■ **Task details**
Your task is to output the entries below word for word.

■ **Material for this exercise**
+---+

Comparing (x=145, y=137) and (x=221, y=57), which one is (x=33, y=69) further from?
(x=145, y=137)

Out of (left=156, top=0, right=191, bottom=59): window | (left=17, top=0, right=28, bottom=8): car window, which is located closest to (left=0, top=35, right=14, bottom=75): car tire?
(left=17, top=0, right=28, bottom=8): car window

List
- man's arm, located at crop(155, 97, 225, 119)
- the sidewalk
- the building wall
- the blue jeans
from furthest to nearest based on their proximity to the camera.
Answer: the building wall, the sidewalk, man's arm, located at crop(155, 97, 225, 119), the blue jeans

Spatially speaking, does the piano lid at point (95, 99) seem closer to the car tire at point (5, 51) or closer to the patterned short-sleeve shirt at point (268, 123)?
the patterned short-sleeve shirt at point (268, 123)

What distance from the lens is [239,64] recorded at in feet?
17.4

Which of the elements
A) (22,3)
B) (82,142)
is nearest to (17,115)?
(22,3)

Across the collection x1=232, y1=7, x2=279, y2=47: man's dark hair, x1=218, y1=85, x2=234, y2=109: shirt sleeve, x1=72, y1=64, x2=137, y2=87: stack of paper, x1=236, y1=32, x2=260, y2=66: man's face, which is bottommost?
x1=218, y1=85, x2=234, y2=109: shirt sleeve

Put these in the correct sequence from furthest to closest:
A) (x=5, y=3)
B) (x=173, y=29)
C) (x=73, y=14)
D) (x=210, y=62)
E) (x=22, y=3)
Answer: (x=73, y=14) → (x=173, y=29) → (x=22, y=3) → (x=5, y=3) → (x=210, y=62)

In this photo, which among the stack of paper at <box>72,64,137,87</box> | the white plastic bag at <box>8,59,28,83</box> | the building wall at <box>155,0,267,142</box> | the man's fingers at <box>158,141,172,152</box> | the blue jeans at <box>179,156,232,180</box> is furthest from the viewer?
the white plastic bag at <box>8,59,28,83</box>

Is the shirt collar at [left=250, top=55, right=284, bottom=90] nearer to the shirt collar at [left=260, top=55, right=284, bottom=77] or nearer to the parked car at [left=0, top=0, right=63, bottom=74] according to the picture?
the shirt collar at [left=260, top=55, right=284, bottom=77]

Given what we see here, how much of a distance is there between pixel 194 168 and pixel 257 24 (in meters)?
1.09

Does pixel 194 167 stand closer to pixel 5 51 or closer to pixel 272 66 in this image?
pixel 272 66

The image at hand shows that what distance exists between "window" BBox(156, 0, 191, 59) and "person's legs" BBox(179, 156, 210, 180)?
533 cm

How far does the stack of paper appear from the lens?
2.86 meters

+---+

■ **Exercise output**
Comparing (x=145, y=137) and (x=221, y=57), which one is (x=33, y=69) further from?
(x=145, y=137)

Out of (left=156, top=0, right=191, bottom=59): window | (left=17, top=0, right=28, bottom=8): car window, which is located closest to (left=0, top=35, right=14, bottom=75): car tire?
(left=17, top=0, right=28, bottom=8): car window

List
- man's arm, located at crop(155, 97, 225, 119)
- the sidewalk
- the building wall
- the blue jeans
from furthest to nearest based on their proximity to the camera.
Answer: the building wall, the sidewalk, man's arm, located at crop(155, 97, 225, 119), the blue jeans

Spatially speaking, does the piano lid at point (95, 99) seem closer to the car tire at point (5, 51) or closer to the patterned short-sleeve shirt at point (268, 123)?
the patterned short-sleeve shirt at point (268, 123)

What distance from the lens is [239,64] recorded at in feet?
17.4

Which of the elements
A) (22,3)
B) (82,142)
is nearest to (17,115)?
(22,3)

Across the collection x1=232, y1=7, x2=279, y2=47: man's dark hair, x1=218, y1=85, x2=234, y2=109: shirt sleeve, x1=72, y1=64, x2=137, y2=87: stack of paper, x1=236, y1=32, x2=260, y2=66: man's face, which is bottommost?
x1=218, y1=85, x2=234, y2=109: shirt sleeve

Put these in the correct sequence from furthest to closest:
A) (x=5, y=3)
B) (x=173, y=29)
C) (x=73, y=14)
D) (x=210, y=62)
E) (x=22, y=3)
Answer: (x=73, y=14) → (x=173, y=29) → (x=22, y=3) → (x=5, y=3) → (x=210, y=62)

In this photo, which among the stack of paper at <box>72,64,137,87</box> | the white plastic bag at <box>8,59,28,83</box> | the building wall at <box>155,0,267,142</box> | the man's fingers at <box>158,141,172,152</box> | the blue jeans at <box>179,156,232,180</box> is furthest from the viewer?
the white plastic bag at <box>8,59,28,83</box>

Is the shirt collar at [left=250, top=55, right=284, bottom=90] nearer to the shirt collar at [left=260, top=55, right=284, bottom=77] or nearer to the parked car at [left=0, top=0, right=63, bottom=74] according to the picture?
the shirt collar at [left=260, top=55, right=284, bottom=77]

Given what we see here, how much of a distance is there between pixel 194 168 and pixel 257 24 (in meters)?
1.09

Does pixel 194 167 stand closer to pixel 5 51 or closer to pixel 272 66 in this image?
pixel 272 66

The image at hand shows that what distance exists between "window" BBox(156, 0, 191, 59) and "person's legs" BBox(179, 156, 210, 180)?
533 cm

How far does the stack of paper appear from the lens?
2.86 meters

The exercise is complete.